Although Turkey has not borrowed from the International Monetary Fund (IMF) since the expiration in May 2008 of its 19th Stand-by Arrangement, the IMF continues to assess annually Turkish economic developments and policies, as required by its “country surveillance” mission under Article IV. The conclusions of the IMF staff report containing the latest assessment were released in December. Last Friday, the IMF released the full staff report, with analytical and informational annexes, as well as a statement on Turkey by the IMF Executive Board.
The report is mostly critical of recent Turkish economic policies. Its main message is, despite “the dynamic rebound from the 2008-09 global crisis, Turkey's hard-earned resilience, built up following its 2000-01 financial crisis, has been weakened by the recent unbalanced growth episode.” The IMF finds Turkey still prone to boom-bust cycles due to heavy reliance on volatile short-term foreign capital flows, mostly channeled through banks to the private sector, for financing economic growth. Often disagreeing with the recent policies, despite praising the many economic achievements of the Justice and Development Party (AK Party) government since 2002, the report proposes alternative policies to preempt a potential crisis. The IMF is worried about the current account deficit (CAD) that had rapidly risen, financed mostly by volatile short-term capital inflows, resulting from the surge in credit-financed, import-intensive domestic demand. It singles out “loose” monetary and fiscal policies and a large competitiveness gap, as well as Turkey's low savings rate, as the source of the problem. The government, according to the report, accepts some but not all of the IMF's advice. The report aims its major criticism of “loose” macroeconomic policies at the Central Bank's “overburdened” unorthodox and controversial monetary policies pursued since November 2010 (see my columns “Turkish Central Bank aims to hit two birds with two stones” (1), (2) and (3), Dec. 31, 2010, Jan. 3 and 10, 2011). It argues those policies suffer from a “potentially conflicting set of objectives and no clear evidence of effectiveness.” It advises the Central Bank to replace those policies -- intended to discourage short-term carry-trade inflows, extend maturity of bank lending and control domestic credit growth -- with a transparent conventional policy of a single short-term policy interest rate within a tighter inflation-targeting framework. The Central Bank is urged to keep interest rates higher and inflation rates lower to match those in other emerging markets (EMs).

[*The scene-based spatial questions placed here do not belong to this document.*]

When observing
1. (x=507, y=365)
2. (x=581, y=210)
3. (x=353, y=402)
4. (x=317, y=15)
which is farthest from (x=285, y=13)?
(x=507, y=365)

The report also advocates fuller and more effective use of fiscal, prudential and structural policies. Although it commends the government's fiscal discipline, exercised through the three-year Medium-term Programs, to control the actual or recorded budget deficits, it finds the achievements inadequate and precarious. Toward more fiscal stability and less dependence on volatile short-term foreign capital inflows that trigger boom-bust cycles, it urges the government to focus on the structural primary balance, which it estimates deteriorated from surpluses around 5 percent of the gross domestic product (GDP) during 2003-06 to deficits around 1 percent during 2010-11. (The structural primary balance is the actual or recorded budget balance that excludes expenditures and revenues associated with the business cycle as well as interest payments on public debt.) It proposes setting a structural primary surplus target of 1 percent to guard against large negative revenue shocks and help keep interest and inflation rates at levels similar to those in other EMs. According to the IMF Executive Director for Turkey, the government disagrees with that proposal, claiming its fiscal policies based on actual instead of structural budget balances are prudent enough to guarantee long-term fiscal stability. The government argues there is no consensus on how to define and measure structural primary balances. The Central Bank's latest quarterly inflation report, released last Tuesday, includes annual estimates of Turkey's structural primary balance as percentage of potential GDP. They show rising surpluses during 2009-2011, contradicting the IMF's deficit estimates. The IMF's estimates are based on lower hypothetical tax receipts cyclically adjusted for “transient” revenues “due to unsustainable macroeconomic conditions” and tax amnesties. The IMF report admits that these estimates, presented in one of the analytical annexes, involve “an element of judgment.”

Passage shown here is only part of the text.